■ Activity ■
Ignoring the pictures, copy the data exactly.

■ Provided data ■
------------------------

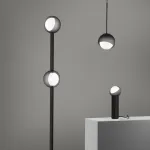 Потолочный светильник Ideal Lux BLOOM 366593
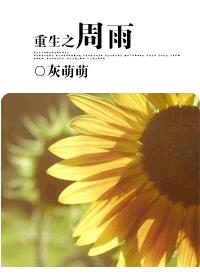 5060电影网高清在线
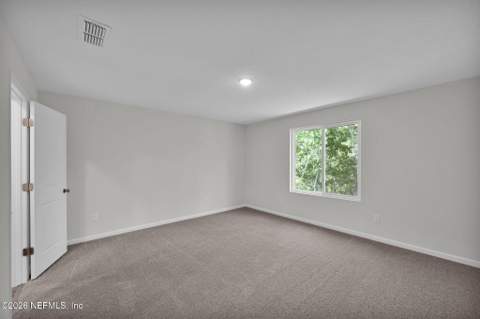 3887 Baxley Villas Court, Middleburg FL - photo 20 of 27
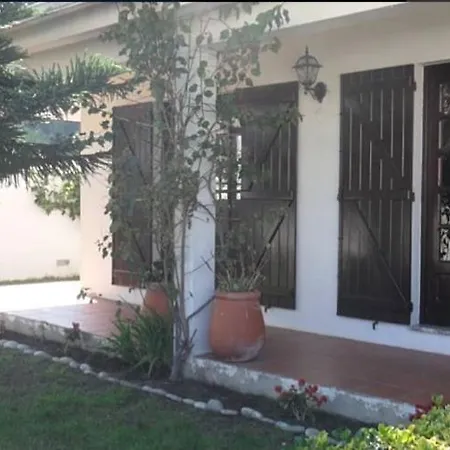 Vivenda Caldevilla Holiday home *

------------------------

■ Answer section ■
 Потолочный светильник Ideal Lux BLOOM 366593
 5060电影网高清在线
 3887 Baxley Villas Court, Middleburg FL - photo 20 of 27
 Vivenda Caldevilla Holiday home *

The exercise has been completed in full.